Kellogg’s strategic plan for this year had included a goal of $800 million in sales of new products, and Bryant confirmed during a conference call with industry analysts that goal is still very much in place.

“I think we might be tracking slightly ahead of that now,” he said.

Bryant cited the recent launch of Crunchy Nut cereal, which already has a 0.6 percent market share in a cereal market crowded with competing brands and product variations. He added that the new Mini-Wheats Touch of Fruit already has a 0.4 percent share. New cereal launches also included Rice Krispies Gluten Free cereal and FiberPlus Caramel Pecan Crunch. In its snack line, Kellogg has introduced Cheez-It Colby, Special K Crackers Chips and Kashi TLC Pita Crisps, among others.

“We are expecting the performance to get better,” said Bryant. “As we said, we have innovation coming out the back half of the year.”

2010 was “a very difficult” year for Kellogg, according to Bryant. A fire at a key plant led to a shortage of Kellogg’s popular Eggo waffles, and later there was a recall of millions of boxes of cereal due to an unusual odor related to the plastic internal packaging.

Almost two years ago, the Kellogg Co. opened its greatly expanded W.K. Kellogg Institute for Food & Nutrition Research facility on Hamblin Avenue in Battle Creek. Kellogg poured $54 million into the facility, resulting in a 157,000-square-foot pilot project plant and office space expansion. The institute originally opened in 1997 and now entails about 400,000 square feet, which includes chemistry laboratories, test kitchens and development labs. The new plant provides small-scale production experiments of potential new foods.

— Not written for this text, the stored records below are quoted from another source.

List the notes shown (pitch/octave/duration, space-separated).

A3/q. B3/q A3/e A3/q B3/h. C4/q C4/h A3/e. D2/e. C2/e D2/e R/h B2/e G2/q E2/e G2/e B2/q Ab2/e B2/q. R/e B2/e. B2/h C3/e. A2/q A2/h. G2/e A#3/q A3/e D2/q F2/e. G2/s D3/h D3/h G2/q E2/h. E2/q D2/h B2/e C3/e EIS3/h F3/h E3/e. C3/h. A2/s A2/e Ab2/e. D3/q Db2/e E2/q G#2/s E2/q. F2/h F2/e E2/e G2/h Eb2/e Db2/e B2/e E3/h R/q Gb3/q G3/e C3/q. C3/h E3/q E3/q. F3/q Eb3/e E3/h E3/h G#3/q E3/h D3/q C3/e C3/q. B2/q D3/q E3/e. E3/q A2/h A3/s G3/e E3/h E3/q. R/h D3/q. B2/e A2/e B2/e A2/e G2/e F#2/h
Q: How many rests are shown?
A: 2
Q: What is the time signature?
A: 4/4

According to Margaret Bath, senior vice president of research, quality and technology, the institute “is the epicenter for Kellogg’s global product development, research and innovation and is an important driver of our company’s ongoing success.”

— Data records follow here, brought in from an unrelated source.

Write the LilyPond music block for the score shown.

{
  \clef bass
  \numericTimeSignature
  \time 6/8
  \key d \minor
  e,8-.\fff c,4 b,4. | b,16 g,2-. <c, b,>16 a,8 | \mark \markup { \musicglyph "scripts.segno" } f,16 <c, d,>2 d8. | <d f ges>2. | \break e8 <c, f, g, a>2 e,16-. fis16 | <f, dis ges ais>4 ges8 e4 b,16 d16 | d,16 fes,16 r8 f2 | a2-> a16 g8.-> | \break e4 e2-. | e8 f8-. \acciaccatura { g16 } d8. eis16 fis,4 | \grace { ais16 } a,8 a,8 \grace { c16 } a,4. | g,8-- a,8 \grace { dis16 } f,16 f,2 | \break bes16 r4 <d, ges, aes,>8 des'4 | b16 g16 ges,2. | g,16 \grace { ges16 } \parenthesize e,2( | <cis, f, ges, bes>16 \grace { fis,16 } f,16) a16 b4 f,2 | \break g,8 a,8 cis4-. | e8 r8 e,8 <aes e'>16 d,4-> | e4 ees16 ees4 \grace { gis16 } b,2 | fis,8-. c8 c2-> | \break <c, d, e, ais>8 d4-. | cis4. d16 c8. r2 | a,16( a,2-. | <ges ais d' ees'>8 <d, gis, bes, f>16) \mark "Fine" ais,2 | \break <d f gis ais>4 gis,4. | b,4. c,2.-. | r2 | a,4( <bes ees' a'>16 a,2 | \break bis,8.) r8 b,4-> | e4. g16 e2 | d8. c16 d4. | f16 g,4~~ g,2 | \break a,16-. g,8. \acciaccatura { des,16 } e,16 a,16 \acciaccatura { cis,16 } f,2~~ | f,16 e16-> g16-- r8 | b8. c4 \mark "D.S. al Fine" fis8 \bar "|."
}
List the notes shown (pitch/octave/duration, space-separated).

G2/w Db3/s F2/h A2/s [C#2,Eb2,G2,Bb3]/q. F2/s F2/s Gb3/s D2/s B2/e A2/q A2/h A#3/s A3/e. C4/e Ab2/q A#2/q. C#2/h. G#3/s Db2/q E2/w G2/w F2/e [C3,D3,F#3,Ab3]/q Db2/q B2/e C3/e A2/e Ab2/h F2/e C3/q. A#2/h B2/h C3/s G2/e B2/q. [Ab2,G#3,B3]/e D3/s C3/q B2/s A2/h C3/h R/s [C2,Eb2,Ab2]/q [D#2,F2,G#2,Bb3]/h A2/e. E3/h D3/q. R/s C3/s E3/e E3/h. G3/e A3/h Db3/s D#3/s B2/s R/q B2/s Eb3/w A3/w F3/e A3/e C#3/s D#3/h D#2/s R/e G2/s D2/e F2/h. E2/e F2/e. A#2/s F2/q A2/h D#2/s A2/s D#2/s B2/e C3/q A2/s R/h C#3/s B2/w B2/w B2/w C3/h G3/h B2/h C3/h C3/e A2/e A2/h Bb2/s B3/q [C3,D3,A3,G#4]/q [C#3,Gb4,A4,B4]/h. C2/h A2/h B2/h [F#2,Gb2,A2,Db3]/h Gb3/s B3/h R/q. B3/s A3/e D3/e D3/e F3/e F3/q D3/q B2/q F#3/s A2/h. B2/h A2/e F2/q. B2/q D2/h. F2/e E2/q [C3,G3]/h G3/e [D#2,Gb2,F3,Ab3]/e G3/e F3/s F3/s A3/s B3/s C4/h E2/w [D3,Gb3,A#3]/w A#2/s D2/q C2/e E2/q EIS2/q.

She said that since the opening of the institute in 1997, Kellogg has achieved many accomplishments and milestones.

“For example, we built Special K into a global brand, reduced sugar and sodium and increased fiber in many of our products. A wide variety of innovations and renovations have been created there, including ready-to-eat cereals, cookies, crackers, cereal bars, shakes and frozen foods,” she said.

Recent innovations that came out of the institute include products such as Keebler Fudge Granola bars and Cheez-It Colby crackers, among others.

More than 500 Kellogg scientists, engineers and technicians from more than 20 countries are involved in Kellogg product research and development. Their expertise includes cereal processing, bakery technology, sensory and consumer understanding, flavor chemistry, snack processing, packaging, food design, product development and food engineering, among others.

The 2010 annual report indicated that Kellogg spent $187 million on research, an investment that has delivered more than $800 million in new products, according to Bath.

The cereal colossus was born in 1906 when production of Kellogg’s Corn Flakes began at W.K. Kellogg’s new Battle Creek Toasted Corn Flakes Co. The ready-to-eat cereal innovation changed the way people eat breakfast, and Kellogg became a worldwide company in 1914. It continued to expand its operations and innovation throughout the years by acquiring the vegetarian-based Worthington Foods in 1999, and then the organic-based Kashi Co. in 2000. Kellogg also acquired Keebler Foods in 2001 — a large company whose roots were in a Philadelphia bakery in the 1850s — and brought the Cheez-It brand into the Kellogg fold.

Battle Creek, still known as Cereal City, also is home to Post breakfast cereals and Ralston Foods. Ralston (formerly Ralston-Purina) claims it is one of the largest manufacturers of store brand breakfast cereals. Ralston began making cereal more than 100 years ago and currently supplies more than 50 cold and hot cereal varieties that are sold under a wide variety of corporate and store labels.

Kellogg is easily the largest food-processing corporation in West Michigan, according to Birgit Klohs, president of The Right Place economic development agency in Grand Rapids.